Yes, we all know Tsunami is freaking adorable and we are all jealous. :lol: I will send you the other pics I got of her at the show.


----------



## nikki (Aug 28, 2008)

omg...what a pretty girl!!


----------



## Nancy (Aug 22, 2008)

I agree. Tsunami is adorable. I would so love to meet her if you weren't so dang far away. :lol:


----------



## hedgielover (Oct 30, 2008)

Hedgiepets said:


> Check out this hedgehog!


Aw, it's like a pug version of a hedgehog!!!! Dogs are of course the first animal I look to for comparison as I work in a dog supply store. Very cute and strange looking. What kind of hedgehog is she?


----------



## Hedgiepets (Aug 21, 2008)

She is a Brandt's hedgehog. I picked her up from a rescue. She had frost bitten ears and a broken foot.

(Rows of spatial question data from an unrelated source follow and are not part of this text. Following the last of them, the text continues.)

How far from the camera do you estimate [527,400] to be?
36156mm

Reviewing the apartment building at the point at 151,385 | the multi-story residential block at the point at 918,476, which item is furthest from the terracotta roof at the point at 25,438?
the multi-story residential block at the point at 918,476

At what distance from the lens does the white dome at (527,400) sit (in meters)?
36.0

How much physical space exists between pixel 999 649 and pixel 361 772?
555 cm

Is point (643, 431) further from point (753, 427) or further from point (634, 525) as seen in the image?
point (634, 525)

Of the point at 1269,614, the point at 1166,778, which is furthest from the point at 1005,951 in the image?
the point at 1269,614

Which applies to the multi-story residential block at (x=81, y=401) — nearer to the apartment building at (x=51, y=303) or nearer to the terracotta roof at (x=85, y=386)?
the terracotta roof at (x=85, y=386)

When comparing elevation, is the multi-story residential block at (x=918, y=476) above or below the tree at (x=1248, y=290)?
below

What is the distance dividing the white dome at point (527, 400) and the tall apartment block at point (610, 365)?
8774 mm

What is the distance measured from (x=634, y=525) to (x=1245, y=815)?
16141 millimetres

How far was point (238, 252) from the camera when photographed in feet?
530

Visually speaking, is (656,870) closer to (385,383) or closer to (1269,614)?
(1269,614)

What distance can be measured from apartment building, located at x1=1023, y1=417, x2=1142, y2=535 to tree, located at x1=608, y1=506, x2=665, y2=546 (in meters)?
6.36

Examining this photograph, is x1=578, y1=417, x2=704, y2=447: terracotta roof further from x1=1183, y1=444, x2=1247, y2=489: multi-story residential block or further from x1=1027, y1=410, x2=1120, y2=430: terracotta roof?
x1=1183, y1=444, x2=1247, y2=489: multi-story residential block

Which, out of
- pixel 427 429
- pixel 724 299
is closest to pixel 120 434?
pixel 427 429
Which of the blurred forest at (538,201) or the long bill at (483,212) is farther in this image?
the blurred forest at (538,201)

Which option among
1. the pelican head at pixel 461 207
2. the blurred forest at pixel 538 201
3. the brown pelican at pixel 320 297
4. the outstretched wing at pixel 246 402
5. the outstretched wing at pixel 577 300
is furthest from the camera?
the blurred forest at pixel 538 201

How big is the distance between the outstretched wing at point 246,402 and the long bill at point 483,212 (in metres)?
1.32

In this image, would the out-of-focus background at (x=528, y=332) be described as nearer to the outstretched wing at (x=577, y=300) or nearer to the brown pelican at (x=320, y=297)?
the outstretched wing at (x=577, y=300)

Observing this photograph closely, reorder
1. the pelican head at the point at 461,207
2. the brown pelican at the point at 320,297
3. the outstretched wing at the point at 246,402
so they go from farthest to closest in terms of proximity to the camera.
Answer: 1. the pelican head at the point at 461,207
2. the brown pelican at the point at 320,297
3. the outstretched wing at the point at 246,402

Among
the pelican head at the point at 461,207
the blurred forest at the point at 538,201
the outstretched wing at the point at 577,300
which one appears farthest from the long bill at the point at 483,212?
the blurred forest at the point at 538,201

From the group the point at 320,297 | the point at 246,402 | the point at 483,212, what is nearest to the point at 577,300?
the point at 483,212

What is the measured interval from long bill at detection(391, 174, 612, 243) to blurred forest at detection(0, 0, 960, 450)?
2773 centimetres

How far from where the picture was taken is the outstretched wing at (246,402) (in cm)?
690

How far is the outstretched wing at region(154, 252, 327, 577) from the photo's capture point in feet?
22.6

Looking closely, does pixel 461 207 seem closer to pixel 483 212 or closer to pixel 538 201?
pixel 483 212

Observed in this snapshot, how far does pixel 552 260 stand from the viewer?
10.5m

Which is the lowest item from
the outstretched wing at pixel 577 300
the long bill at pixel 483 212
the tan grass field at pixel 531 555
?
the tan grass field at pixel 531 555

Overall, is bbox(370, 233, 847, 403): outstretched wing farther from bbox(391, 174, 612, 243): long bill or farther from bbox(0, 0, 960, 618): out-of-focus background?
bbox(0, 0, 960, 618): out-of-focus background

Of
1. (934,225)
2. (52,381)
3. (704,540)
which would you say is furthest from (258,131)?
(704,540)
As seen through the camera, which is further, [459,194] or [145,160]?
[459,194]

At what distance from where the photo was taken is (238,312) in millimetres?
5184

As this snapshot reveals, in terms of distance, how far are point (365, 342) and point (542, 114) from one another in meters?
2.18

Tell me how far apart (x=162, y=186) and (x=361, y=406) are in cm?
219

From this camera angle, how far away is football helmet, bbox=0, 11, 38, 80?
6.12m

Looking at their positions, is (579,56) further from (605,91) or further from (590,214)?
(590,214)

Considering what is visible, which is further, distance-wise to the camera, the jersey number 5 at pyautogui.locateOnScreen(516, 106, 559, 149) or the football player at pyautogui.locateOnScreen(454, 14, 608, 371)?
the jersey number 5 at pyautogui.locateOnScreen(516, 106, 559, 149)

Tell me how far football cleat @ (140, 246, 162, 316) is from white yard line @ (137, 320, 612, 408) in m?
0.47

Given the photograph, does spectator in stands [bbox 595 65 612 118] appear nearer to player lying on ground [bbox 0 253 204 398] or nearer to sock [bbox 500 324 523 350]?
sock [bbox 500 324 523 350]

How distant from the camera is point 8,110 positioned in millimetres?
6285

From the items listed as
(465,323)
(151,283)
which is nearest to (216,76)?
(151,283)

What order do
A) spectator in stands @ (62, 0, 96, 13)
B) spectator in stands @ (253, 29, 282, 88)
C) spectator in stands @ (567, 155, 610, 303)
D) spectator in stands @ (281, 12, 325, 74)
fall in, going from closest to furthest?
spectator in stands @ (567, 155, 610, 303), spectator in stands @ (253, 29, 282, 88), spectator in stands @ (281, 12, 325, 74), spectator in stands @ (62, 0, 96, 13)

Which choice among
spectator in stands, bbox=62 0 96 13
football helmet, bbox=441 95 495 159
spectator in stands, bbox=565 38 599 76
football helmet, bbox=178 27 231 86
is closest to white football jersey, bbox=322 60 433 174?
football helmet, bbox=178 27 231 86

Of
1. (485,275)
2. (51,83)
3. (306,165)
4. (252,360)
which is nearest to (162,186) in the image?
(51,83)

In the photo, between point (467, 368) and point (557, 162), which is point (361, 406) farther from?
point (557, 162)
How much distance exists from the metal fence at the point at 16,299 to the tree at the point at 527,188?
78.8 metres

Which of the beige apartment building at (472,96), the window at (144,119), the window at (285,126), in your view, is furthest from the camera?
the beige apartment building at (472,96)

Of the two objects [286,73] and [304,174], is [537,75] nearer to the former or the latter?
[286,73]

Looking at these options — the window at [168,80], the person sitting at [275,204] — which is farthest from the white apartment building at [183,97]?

I am looking for anyone that knows anything about Brandt's hedgehogs to learn more about her care.


----------



## amanda (Nov 24, 2008)

I've been researching this type of hedgehog for a little while now because I find them fascinating. I am currently taking an Animal Science course in which I want to incorporate the Brandt's, African Pygmy, and the European hedgehogs into my research paper. If you haven't already, I found this website very informational... http://www.arkive.org/brandts-hedgehog/paraechinus-hypomelas/biology.html I will go to the University library and see what scientific articles and/or other publications as soon as possible and let you know of my findings.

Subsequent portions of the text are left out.